Neal was also a product of the Cherokee Nation with his family a mixture of Cherokee, African American, and Caucasian. After scouting for William Frederick “Buffalo Bill” Cody in the 1860s, Neal arrived in Tucson the year before the Boxes. At the time he and Annie married, Neal was running a lucrative business hauling freight and mail to and from the mines around Oracle. At one time, he was considered one of the wealthiest men in Tucson.
In 1894, the couple began construction on the Mountain View Hotel in Oracle. Opening Feb. 1, 1895, the hotel became not only the showplace of Oracle, but well-known throughout the west. Situated on 160 acres against the northern slopes of the Santa Catalina Mountains, encircled with verandas and porches that offered cool breezes on hot Arizona nights, one could stay there for $2.50 and day or $12.50 a week.

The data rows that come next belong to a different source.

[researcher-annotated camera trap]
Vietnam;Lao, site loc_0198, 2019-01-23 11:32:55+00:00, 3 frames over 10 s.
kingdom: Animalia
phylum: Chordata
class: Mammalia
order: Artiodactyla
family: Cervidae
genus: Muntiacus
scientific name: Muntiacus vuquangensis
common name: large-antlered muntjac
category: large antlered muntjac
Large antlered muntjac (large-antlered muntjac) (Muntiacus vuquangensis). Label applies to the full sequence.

The Los Angeles Herald gushed over Annie’s graciousness, lauding her as “one of the most charming, genial and appreciative of landladies, who understands how to perform the difficult art of providing the best accommodations including a bill of fare, so as to make all feel pleased, at home and perfectly at ease.” The Tucson Citizen claimed she was “the queen of hostesses.”

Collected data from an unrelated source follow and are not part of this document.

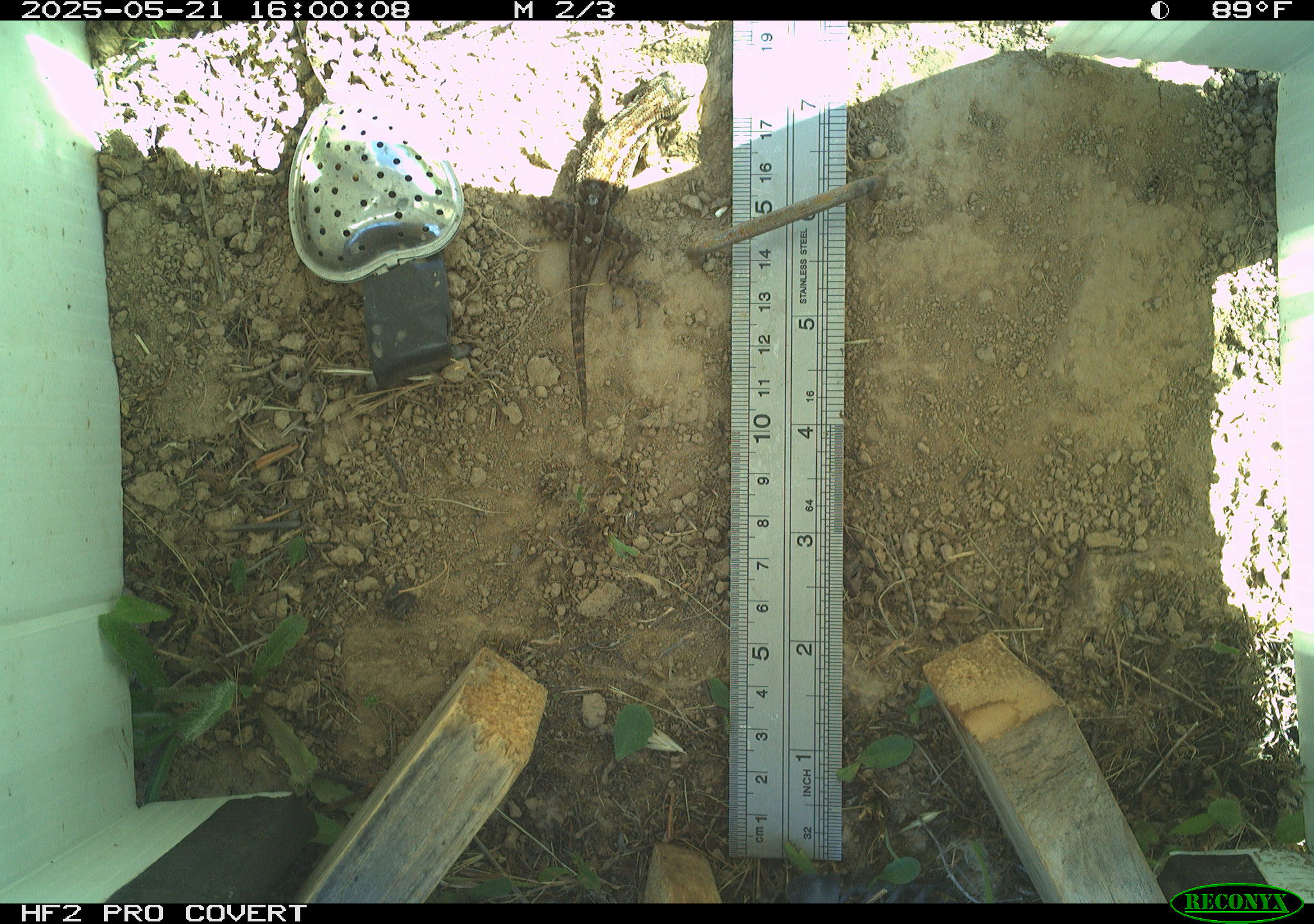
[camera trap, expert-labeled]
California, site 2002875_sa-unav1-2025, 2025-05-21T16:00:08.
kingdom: Animalia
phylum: Chordata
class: Reptilia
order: Squamata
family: Phrynosomatidae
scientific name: Phrynosomatidae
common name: north american spiny lizards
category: sceloporus/uta species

The famous and infamous stayed at the Mountain View. Actors and socialites roomed across the hall from miners and those just passing through. Even Pearl Hart, the notorious stagecoach robber, supposedly spent a night at the Mountain View after her capture in May 1899.
Annie also looked after the health and well-being of her clientele. Physicians sent their tuberculosis patients to the Mountain View knowing that between the dry mountain air and Annie’s good cooking, they would recover from the debilitating illness.
She started a school for her patrons’ children, baptized the newborn babies of Oracle with the blessings of the Catholic Church, and could outshoot practically any man. The one exception, she claimed, was her husband’s old scouting partner, “Buffalo Bill” Cody, who owned property in the area and often stayed at the Mountain View.
Racial prejudice eventually rode into Arizona changing the lives of African Americans across the territory, including Annie and Curly Neal.
The couple was no longer invited to gatherings, no longer hailed when neighbors passed by. Only when money was needed for a cause were they acknowledged.
The long waiting list for a room at the Mountain View dried up and the magnificent lodge fell into disrepair.
Curly Neal died in 1936. Annie sold the hotel in 1938 although she continued to live in the boardinghouse until her death in 1950 at the age of 80.
The little girl who was a mixture of races and cultures is remembered as a tall, soft-spoken woman who cared deeply for the people around her.
Today, what remains of the old Mountain View Hotel is part of the Oracle Baptist Church.